Quale cornice migliore di un teatro sulle sponde del Tamigi in una giornata uggiosa, per assistere alla reunion dei Grant Lee Buffalo a più di dieci anni dallo scioglimento. Non che in questi anni Phillips sia stato con le mani in mano, ma la possibilità di rivedere la band di “Fuzzy” di nuovo sullo stesso palco sembrava svanita da tempo. Invece, come spesso accade quando non si pensa più a qualcosa, te la ritrovi sotto gli occhi all’improvviso. In realtà, avremmo dovuto festeggiare l’epifania insieme alla band, ma un brutto incidente ha costretto il cantante a rimandare tutto di qualche mese, giusto per aumentare ancora un’attesa che si era fatta ormai estenuante. L’impatto iniziale è che nulla sia cambiato: il sound è lo stesso che fece innamorare Michael Stipe nei primi anni novanta, con quell’alternanza di pezzi acustici e ruvide ballate elettriche che ne diventarono il marchio di fabbrica. Anche i testi non risentono minimamente del passare degli anni, a testimonianza del fatto che fossero quasi profetici o forse solo a dimostrare che ben poco è cambiato da allora. Il soundcheck aveva ben chiarito che il gruppo avrebbe attinto a piene mani dai primi due album della band, un po’ perché artisticamente più validi e un po’ perché probabilmente la metà dei presenti si trovava a teatro per sentire quei brani. Nessun nuovo brano, nessuna cover, ma mai nel corso della serata si è avuta la sensazione di assistere a qualcosa per nostalgici: piuttosto il pubblico ha visto in questa reunion la possibilità di ascoltare dal vivo una delle band migliori degli anni novanta, che senza i problemi seguiti al passaggio ad una major avrebbe potuto trovare molto più spazio negli annali del rock. Se non ci credete, andate su internet, comprate “Mighty Joe Moon” a due lire e mettetevi comodi.

Prima dello storico concerto di Londra, abbiamo avuto l’onore di parlare con Grant Lee Phillips…Non aspettatevi nuovi album, ma ci saranno altre occasioni di vederli nuovamente dal vivo.

Perché un tour dei Grant Lee Buffalo ora, quando ormai non ci sperava più nessuno?

Forse proprio per quello (ride). A dir la verità l’avremmo fatto anche prima, se non mi fossi rotto il tallone d’Achille mentre mi trovavo in tour in Norvegia lo scorso autunno, ma l’importante è esserci riusciti. Volevamo tornare a divertirci insieme e permettere a chi non ci aveva visto, di poterlo fare. E credo che il nostro sound sia molto meglio di un tempo: sarà che siamo maturati come uomini, oltre che come musicisti.
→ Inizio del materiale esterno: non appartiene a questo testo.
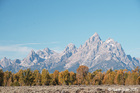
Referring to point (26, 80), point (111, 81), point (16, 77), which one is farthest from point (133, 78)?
point (16, 77)

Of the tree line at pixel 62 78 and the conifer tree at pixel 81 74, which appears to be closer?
the tree line at pixel 62 78

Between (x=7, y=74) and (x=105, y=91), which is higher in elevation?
(x=7, y=74)

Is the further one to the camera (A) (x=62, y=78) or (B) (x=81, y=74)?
(B) (x=81, y=74)

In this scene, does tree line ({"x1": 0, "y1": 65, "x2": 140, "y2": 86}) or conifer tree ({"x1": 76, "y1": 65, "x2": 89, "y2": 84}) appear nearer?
tree line ({"x1": 0, "y1": 65, "x2": 140, "y2": 86})

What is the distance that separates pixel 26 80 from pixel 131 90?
118 metres

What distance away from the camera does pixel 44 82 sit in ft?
504

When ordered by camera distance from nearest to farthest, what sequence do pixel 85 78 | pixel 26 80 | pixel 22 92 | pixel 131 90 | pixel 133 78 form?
pixel 131 90, pixel 22 92, pixel 133 78, pixel 26 80, pixel 85 78

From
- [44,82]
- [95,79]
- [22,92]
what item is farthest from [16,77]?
[22,92]

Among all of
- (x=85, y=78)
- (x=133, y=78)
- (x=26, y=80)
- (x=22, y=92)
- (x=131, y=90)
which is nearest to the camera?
(x=131, y=90)

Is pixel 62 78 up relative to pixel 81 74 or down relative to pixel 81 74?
down

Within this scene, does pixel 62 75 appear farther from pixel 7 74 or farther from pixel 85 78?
pixel 7 74

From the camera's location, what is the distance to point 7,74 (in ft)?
551

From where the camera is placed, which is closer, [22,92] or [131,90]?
[131,90]

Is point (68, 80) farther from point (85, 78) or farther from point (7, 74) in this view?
point (7, 74)
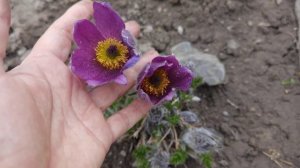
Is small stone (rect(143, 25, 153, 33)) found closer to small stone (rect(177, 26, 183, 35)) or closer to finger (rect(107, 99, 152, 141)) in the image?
small stone (rect(177, 26, 183, 35))

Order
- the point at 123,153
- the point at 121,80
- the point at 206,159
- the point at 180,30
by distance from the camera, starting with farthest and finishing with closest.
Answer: the point at 180,30
the point at 123,153
the point at 206,159
the point at 121,80

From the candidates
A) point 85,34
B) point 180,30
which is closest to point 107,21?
point 85,34

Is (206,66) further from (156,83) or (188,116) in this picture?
(156,83)

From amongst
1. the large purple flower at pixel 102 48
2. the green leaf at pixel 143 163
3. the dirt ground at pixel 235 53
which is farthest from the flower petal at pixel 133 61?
the dirt ground at pixel 235 53

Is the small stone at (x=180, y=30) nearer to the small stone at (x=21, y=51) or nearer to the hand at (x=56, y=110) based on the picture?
the hand at (x=56, y=110)

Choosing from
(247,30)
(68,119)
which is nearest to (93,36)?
(68,119)

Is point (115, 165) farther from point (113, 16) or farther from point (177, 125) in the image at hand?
point (113, 16)
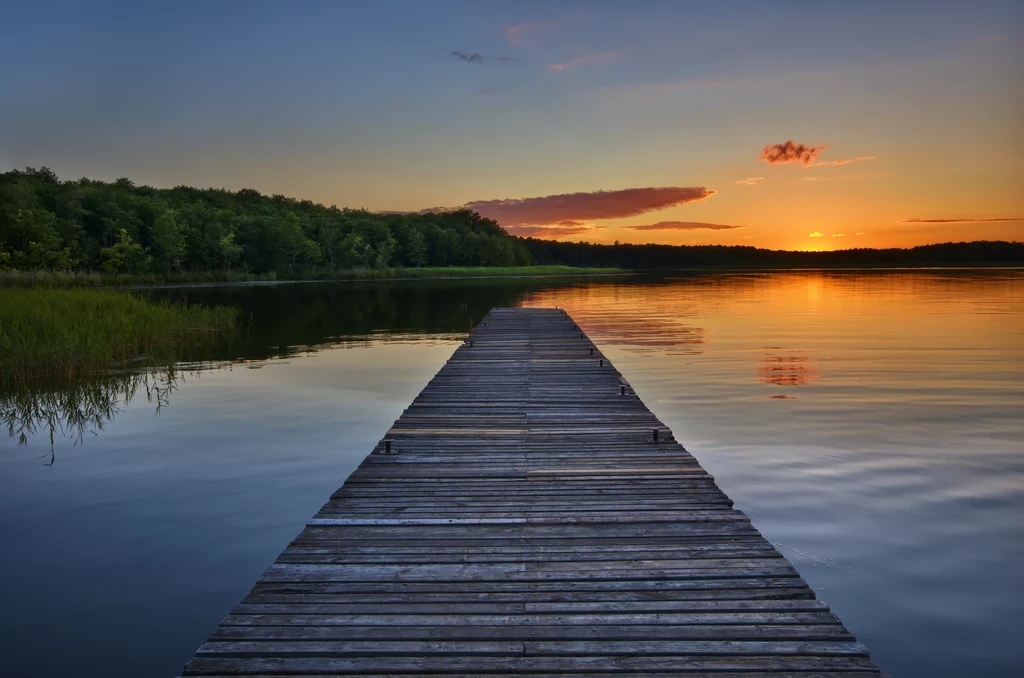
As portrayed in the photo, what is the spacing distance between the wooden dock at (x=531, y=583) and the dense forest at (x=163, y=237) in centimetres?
6220

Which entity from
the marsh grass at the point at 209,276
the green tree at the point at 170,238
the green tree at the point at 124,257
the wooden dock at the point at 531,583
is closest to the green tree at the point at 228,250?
the green tree at the point at 170,238

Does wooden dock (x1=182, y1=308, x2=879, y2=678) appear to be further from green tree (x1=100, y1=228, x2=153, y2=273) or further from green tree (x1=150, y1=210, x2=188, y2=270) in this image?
green tree (x1=150, y1=210, x2=188, y2=270)

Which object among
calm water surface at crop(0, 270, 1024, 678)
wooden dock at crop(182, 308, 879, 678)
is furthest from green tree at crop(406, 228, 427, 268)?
wooden dock at crop(182, 308, 879, 678)

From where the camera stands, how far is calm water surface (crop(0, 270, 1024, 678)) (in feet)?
16.3

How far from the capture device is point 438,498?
5.86 meters

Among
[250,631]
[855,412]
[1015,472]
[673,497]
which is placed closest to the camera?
[250,631]

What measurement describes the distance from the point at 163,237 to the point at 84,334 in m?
60.7

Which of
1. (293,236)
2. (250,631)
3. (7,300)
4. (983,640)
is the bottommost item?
(983,640)

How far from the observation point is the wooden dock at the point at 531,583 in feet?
11.3

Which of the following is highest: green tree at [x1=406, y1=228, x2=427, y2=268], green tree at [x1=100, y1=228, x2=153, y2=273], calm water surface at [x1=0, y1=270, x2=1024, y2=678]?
green tree at [x1=406, y1=228, x2=427, y2=268]

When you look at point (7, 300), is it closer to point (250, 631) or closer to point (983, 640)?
point (250, 631)

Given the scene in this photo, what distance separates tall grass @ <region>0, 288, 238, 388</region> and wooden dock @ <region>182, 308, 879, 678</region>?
10492 millimetres

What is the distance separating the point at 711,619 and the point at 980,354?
62.0 feet

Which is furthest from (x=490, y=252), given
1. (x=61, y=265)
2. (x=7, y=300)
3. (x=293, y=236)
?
(x=7, y=300)
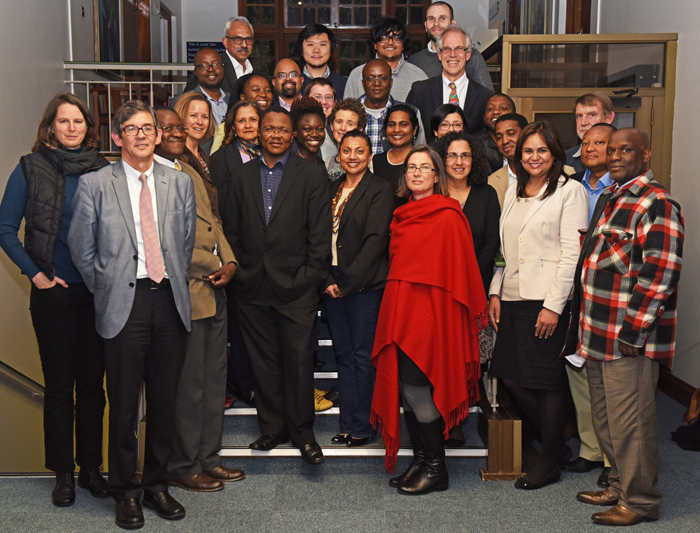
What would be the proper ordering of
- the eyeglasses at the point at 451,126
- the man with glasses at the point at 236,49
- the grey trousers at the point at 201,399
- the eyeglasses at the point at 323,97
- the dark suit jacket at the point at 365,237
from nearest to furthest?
the grey trousers at the point at 201,399
the dark suit jacket at the point at 365,237
the eyeglasses at the point at 451,126
the eyeglasses at the point at 323,97
the man with glasses at the point at 236,49

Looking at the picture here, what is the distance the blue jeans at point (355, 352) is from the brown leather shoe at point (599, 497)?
1.06 metres

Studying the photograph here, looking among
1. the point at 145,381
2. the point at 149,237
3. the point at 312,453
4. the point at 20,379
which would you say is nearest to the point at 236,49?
the point at 149,237

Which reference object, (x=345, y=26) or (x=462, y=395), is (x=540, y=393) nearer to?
(x=462, y=395)

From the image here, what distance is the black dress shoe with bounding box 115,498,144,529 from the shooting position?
8.96 ft

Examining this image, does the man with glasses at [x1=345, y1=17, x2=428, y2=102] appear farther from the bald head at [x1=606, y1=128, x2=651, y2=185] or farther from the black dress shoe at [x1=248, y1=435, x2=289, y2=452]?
the black dress shoe at [x1=248, y1=435, x2=289, y2=452]

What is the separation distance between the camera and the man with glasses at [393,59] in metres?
4.64

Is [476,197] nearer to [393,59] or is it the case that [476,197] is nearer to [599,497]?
[599,497]

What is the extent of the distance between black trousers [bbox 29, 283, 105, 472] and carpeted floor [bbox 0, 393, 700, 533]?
0.27 metres

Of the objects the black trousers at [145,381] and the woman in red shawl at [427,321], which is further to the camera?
the woman in red shawl at [427,321]

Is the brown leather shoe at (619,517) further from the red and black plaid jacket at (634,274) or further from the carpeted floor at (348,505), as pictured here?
the red and black plaid jacket at (634,274)

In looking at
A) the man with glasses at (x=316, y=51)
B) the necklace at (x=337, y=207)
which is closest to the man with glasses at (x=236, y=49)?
the man with glasses at (x=316, y=51)

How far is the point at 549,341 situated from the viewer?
3.05 m

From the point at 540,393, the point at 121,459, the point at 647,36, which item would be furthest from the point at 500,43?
the point at 121,459

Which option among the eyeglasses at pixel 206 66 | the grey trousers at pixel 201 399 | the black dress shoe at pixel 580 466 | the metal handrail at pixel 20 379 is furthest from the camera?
the metal handrail at pixel 20 379
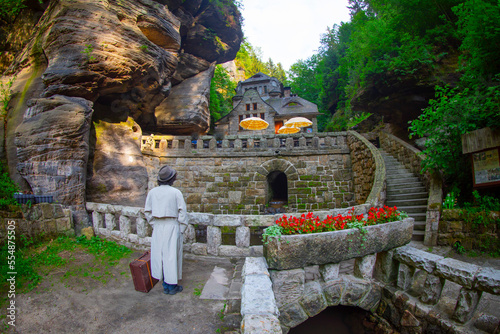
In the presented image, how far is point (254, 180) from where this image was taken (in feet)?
41.1

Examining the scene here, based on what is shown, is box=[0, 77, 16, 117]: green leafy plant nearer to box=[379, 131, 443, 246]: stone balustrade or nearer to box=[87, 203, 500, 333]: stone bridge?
box=[87, 203, 500, 333]: stone bridge

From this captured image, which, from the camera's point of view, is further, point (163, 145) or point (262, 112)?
point (262, 112)

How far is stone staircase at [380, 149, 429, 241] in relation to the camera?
21.9 feet

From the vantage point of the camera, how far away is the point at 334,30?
31.3m

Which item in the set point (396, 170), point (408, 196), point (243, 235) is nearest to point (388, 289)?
point (243, 235)

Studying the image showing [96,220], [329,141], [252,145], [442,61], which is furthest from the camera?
[252,145]

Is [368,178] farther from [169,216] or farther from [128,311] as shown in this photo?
[128,311]

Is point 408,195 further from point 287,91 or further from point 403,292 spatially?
point 287,91

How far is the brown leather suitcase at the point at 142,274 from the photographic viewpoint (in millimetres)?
3387

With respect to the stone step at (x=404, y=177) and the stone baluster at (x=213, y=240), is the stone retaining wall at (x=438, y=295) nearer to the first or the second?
the stone baluster at (x=213, y=240)

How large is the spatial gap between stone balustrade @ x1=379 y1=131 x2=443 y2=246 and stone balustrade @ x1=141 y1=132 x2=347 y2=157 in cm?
245

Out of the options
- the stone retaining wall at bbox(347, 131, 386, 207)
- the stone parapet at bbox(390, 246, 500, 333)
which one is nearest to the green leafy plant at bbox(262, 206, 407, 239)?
the stone parapet at bbox(390, 246, 500, 333)

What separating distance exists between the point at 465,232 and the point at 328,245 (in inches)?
183

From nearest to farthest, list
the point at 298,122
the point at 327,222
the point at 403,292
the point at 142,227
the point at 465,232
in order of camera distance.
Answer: the point at 327,222 < the point at 403,292 < the point at 142,227 < the point at 465,232 < the point at 298,122
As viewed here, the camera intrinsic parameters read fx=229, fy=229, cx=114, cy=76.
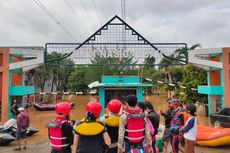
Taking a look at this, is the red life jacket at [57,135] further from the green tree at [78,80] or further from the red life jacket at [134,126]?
the green tree at [78,80]

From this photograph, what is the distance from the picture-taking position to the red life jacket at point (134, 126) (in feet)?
12.3

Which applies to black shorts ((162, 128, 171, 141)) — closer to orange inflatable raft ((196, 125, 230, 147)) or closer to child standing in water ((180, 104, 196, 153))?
child standing in water ((180, 104, 196, 153))

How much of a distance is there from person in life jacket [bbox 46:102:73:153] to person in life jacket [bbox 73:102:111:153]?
0.73 feet

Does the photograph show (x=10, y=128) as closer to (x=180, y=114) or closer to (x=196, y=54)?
(x=180, y=114)

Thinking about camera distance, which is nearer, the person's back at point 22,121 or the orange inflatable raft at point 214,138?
the orange inflatable raft at point 214,138

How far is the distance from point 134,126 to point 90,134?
841 millimetres

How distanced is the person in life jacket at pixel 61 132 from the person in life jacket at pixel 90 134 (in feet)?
0.73

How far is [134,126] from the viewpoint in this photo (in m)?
3.76

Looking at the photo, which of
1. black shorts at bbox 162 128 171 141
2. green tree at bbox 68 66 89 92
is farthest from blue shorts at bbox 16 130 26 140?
green tree at bbox 68 66 89 92

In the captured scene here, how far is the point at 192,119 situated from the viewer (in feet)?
16.9

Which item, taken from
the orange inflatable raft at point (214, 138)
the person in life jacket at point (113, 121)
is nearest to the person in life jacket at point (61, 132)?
the person in life jacket at point (113, 121)

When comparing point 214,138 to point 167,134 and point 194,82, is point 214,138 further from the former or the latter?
point 194,82

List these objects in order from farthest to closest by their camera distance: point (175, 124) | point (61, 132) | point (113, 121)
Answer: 1. point (175, 124)
2. point (113, 121)
3. point (61, 132)

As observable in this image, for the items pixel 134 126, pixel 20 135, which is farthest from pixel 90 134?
pixel 20 135
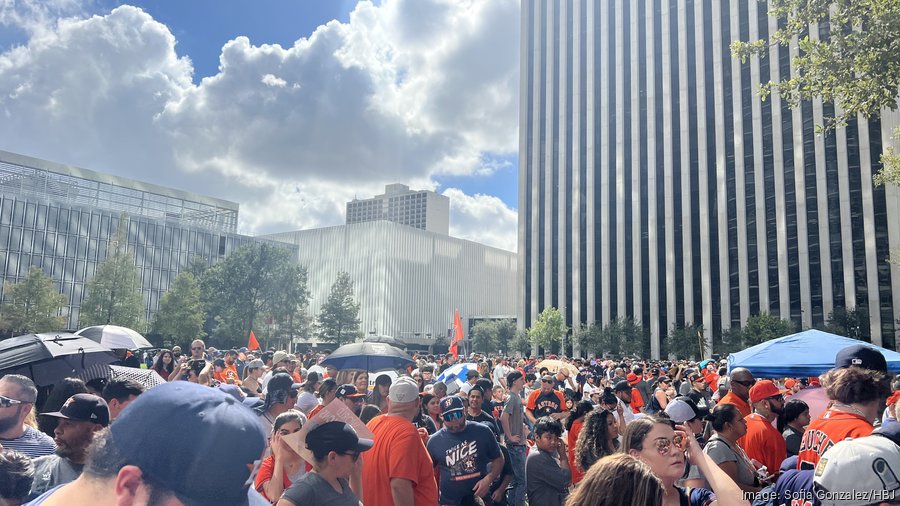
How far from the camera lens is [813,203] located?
63875 mm

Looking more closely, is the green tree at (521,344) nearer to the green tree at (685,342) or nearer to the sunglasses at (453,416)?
the green tree at (685,342)

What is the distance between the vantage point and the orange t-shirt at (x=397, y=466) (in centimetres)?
470

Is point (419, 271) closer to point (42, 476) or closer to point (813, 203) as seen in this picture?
point (813, 203)

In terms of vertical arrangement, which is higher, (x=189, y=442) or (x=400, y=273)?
(x=400, y=273)

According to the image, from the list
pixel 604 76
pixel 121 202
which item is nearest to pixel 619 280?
pixel 604 76

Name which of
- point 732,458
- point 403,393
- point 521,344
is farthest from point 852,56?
point 521,344

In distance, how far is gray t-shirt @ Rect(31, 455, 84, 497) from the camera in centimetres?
364

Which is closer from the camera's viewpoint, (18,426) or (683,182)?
(18,426)

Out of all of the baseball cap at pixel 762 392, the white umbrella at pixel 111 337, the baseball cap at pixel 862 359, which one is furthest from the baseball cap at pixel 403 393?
the white umbrella at pixel 111 337

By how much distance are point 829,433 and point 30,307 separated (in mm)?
55065

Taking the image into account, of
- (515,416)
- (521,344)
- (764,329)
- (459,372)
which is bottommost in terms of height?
(521,344)

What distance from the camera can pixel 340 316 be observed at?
66312 mm

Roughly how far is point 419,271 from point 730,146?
47.8 metres

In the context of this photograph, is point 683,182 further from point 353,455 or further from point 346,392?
point 353,455
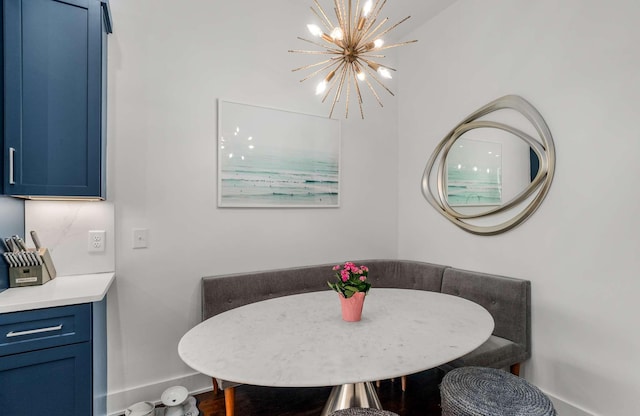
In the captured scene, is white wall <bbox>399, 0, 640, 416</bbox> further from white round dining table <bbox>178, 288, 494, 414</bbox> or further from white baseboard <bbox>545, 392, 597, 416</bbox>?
white round dining table <bbox>178, 288, 494, 414</bbox>

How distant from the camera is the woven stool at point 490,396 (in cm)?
132

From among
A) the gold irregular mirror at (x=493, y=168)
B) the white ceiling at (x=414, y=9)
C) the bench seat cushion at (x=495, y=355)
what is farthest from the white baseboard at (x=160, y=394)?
the white ceiling at (x=414, y=9)

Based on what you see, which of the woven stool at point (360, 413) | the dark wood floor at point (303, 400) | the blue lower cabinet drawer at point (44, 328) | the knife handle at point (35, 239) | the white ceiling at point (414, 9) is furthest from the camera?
the white ceiling at point (414, 9)

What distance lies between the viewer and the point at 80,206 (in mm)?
1956

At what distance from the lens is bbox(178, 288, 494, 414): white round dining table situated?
3.47 feet

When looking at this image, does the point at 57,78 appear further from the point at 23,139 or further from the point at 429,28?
the point at 429,28

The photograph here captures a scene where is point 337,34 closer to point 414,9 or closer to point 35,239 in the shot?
point 414,9

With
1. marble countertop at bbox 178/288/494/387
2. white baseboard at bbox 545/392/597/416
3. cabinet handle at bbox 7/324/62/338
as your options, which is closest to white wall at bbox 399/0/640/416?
white baseboard at bbox 545/392/597/416

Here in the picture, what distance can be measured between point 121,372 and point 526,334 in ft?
8.53

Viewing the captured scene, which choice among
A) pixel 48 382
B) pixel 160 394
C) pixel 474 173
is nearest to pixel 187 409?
pixel 160 394

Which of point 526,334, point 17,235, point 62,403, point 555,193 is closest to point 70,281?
point 17,235

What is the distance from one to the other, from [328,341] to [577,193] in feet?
5.69

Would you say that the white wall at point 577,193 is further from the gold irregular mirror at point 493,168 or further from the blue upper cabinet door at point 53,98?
the blue upper cabinet door at point 53,98

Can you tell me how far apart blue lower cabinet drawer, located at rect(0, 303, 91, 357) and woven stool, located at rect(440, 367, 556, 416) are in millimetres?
1682
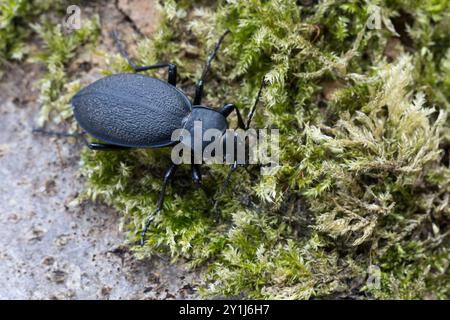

Credi che ci sarà un futuro per il gruppo? Album, tour mondiali…

Se parliamo di un futuro con qualche concerto sporadico come questo, posso dirti anche di sì. Il tour sta andando molto bene, noi ci stiamo divertendo e anche il pubblico sembra pensarla allo stesso modo. Se mi parli però di rientrare in un meccanismo che prevede album, singoli da scegliere, tour e tutto il resto, ti dico subito che non ci pensiamo assolutamente. Abbiamo pianificato queste date senza pensare a nient’altro, ci godiamo solo il momento. Inoltre siamo ben consci del fatto che il nostro attimo sia comunque passato e con quello anche i tour mondiali…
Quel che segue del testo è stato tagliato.